> **ARBEITSAUFTRAG 1**
Beantworten Sie anhand des Berichts über die Geiselnahme-Ausbildung:
(a) Wer leitet das VN-Ausbildungszentrum?
(b) Wer darf die Geiselnahme laut dem Bericht durchführen?
(c) Seit wie langer Zeit leitet Oberst Krippl das VN-Zentrum?
> **ARBEITSAUFTRAG 2**
Schreiben Sie aus dem Bericht über die Geiselnahme-Ausbildung den Abschnitt wörtlich ab, beginnend bei „Dabei geht es“ und endend bei „Persönlichkeitsrechte installiert seien.“.

> **VORLIEGENDER AUSZUG**

++++++++++++++++++++

"Wir sind autorisiert, diese Ausbildung durchzuführen", stellt Oberst Wolfgang Krippl, Leiter des VN-Ausbildungszentrums, gleich einmal klar. Die Geiselnahme gehört zur Einsatzvorbereitung für die Auslandskontingente. Und zwar nicht nur für Soldaten, sondern auch für Zivilisten wie Journalisten und Spezialisten des Auswärtigen Amtes oder Nicht-Regierungsorganisationen, die in Krisengebiete geschickt werden.
Dabei geht es mitunter ganz schön hart zu. Ein Journalist, der diese Ausbildung durchmachte, beschrieb es so: "Am Anfang habe ich gelacht, am Ende hätte ich fast geheult." Dass die Ausbildung psychisch und körperlich an die Grenzen geht, gibt Oberst Krippl ohne Umschweife zu. Doch das sei gewollt, um die Soldaten bestmöglich auf Situationen vorzubereiten, die sie im Einsatzland erleben können.
Allerdings gibt es hierfür eine klare Ausbildungsanweisung, die nicht nur den Ablauf der Übung regelt, sondern auch festlegt, was zulässig und was verboten ist. Einen Missbrauch hält Oberst Krippl schon deshalb für ausgeschlossen, weil bei dieser Ausbildung im VN-Zentrum zusätzliche Sicherheitsmaßnahmen zum Schutz der Persönlichkeitsrechte installiert seien.
So sind bei jeder Geiselnahme immer auch Beobachter, so genannte Schiedsrichter dabei, die das Vorgehen der Ausbilder überwachen und eingreifen, sollten die Grenzen überschritten oder die psychische Belastung für den "Gefangenen" zu groß werden. Jeder Soldat habe auch das Recht, die Ausbildung sofort zu beenden, wenn er die Übung nicht mehr verkrafte. Vorgeschrieben sei weiterhin die Anwesenheit eines Truppenpsychologen sowie eines Arztes und von Sanitätspersonal. Die Ausbilder selbst sind laut Oberst Krippl gut geschult und exakt in ihre Rollen eingewiesen. Nur Offiziere dürften diese Geiselnahme durchführen. In Einzelgesprächen werde das Training anschließend auch noch einmal aufgearbeitet.
Ein Fall des Missbrauchs ist Oberst Krippl, der seit eineinhalb Jahren das VN-Zentrum leitet, bislang nicht bekannt geworden. Jedoch komme es schon vor, dass die Schiedsrichter mitunter eingreifen müssen, wenn die psychischen Belastungen erkennbar zu hoch seien oder der Ausbilder seine Rolle nicht richtig umsetze. Trotz des bekannt gewordenen Missbrauchs solcher Übungen stellt Oberst Krippl die Ausbildung am VN-Zentrum nicht in Frage. "Es ist durchaus ein Erfordernis, das auszubilden, wir dürfen diesem Thema nicht ausweichen." Krippl erwartet deshalb keine grundsätzlichen Änderungen in der Einsatzvorbereitung: "Das Verhalten bei Geiselhaft wird auch künftig hier ausgebildet werden."

++++++++++++++++++++

Gespeicherte Daten
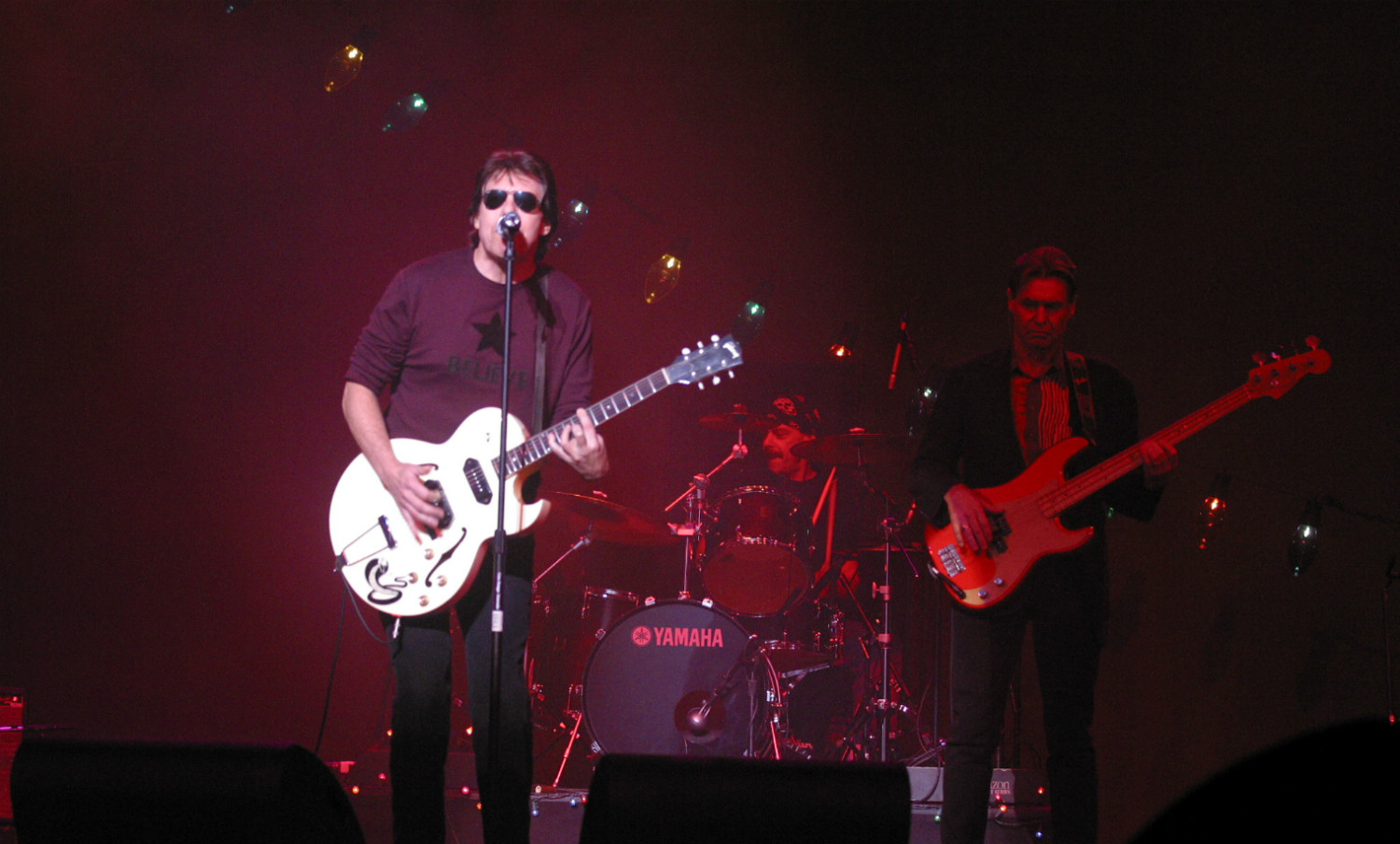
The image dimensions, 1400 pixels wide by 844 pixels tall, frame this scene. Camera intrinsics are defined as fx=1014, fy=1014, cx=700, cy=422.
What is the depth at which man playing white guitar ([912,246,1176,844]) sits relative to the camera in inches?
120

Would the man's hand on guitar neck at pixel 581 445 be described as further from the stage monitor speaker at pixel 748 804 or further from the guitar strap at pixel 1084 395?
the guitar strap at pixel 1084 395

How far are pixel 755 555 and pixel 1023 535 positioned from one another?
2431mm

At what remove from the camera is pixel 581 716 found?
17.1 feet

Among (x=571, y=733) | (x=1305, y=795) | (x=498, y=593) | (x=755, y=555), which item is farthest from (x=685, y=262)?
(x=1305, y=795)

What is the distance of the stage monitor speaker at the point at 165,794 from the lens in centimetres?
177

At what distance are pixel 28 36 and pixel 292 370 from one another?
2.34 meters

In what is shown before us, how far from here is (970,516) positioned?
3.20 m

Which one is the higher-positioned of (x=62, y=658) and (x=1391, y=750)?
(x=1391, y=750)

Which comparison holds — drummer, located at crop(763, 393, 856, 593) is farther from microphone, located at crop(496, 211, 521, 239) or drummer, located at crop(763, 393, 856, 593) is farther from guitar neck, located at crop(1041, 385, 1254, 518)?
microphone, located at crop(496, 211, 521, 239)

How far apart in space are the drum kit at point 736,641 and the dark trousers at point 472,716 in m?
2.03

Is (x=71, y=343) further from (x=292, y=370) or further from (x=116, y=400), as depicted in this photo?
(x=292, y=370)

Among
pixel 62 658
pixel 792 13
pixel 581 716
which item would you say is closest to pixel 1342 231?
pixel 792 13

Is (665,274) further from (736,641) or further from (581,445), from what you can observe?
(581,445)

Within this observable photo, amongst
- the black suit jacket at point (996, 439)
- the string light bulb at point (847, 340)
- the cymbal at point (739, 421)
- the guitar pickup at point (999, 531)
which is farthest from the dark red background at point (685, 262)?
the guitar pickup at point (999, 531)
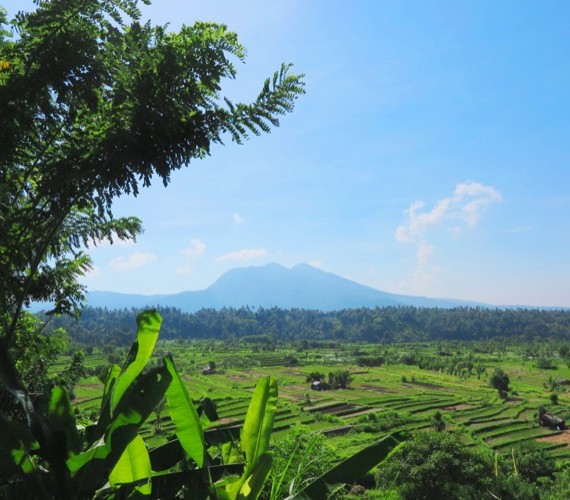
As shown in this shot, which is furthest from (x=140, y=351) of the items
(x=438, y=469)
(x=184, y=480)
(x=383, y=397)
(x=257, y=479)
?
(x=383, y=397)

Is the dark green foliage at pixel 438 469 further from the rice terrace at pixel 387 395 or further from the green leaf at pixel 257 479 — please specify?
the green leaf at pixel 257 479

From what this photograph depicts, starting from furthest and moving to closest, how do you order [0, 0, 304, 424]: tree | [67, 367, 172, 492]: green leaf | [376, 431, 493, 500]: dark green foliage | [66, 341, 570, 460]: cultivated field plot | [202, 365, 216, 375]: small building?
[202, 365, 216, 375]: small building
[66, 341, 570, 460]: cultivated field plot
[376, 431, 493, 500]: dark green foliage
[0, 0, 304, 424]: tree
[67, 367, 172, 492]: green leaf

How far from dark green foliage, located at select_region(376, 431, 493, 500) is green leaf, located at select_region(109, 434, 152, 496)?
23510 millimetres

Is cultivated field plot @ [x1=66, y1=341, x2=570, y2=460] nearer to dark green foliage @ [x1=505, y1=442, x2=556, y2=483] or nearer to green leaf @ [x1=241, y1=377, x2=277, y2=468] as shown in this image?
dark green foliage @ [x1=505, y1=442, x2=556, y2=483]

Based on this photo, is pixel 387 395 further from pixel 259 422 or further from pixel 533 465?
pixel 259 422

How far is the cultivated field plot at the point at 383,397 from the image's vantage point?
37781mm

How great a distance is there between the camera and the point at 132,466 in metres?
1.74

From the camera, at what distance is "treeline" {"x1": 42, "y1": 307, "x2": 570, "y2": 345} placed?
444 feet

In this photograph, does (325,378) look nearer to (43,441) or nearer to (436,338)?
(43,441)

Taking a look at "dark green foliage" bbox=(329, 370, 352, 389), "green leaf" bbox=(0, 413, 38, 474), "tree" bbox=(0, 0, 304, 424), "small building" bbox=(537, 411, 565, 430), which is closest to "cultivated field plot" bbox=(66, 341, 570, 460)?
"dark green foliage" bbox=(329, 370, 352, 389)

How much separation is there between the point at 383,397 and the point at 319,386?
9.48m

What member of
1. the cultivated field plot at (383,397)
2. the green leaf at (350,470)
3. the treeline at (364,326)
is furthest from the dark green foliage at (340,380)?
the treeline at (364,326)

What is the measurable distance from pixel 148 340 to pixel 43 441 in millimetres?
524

++++++++++++++++++++

> **LÖSUNG 1**
(a) Oberst Wolfgang Krippl
(b) Nur Offiziere
(c) Seit eineinhalb Jahren

> **LÖSUNG 2**
Dabei geht es mitunter ganz schön hart zu. Ein Journalist, der diese Ausbildung durchmachte, beschrieb es so: "Am Anfang habe ich gelacht, am Ende hätte ich fast geheult." Dass die Ausbildung psychisch und körperlich an die Grenzen geht, gibt Oberst Krippl ohne Umschweife zu. Doch das sei gewollt, um die Soldaten bestmöglich auf Situationen vorzubereiten, die sie im Einsatzland erleben können.
Allerdings gibt es hierfür eine klare Ausbildungsanweisung, die nicht nur den Ablauf der Übung regelt, sondern auch festlegt, was zulässig und was verboten ist. Einen Missbrauch hält Oberst Krippl schon deshalb für ausgeschlossen, weil bei dieser Ausbildung im VN-Zentrum zusätzliche Sicherheitsmaßnahmen zum Schutz der Persönlichkeitsrechte installiert seien.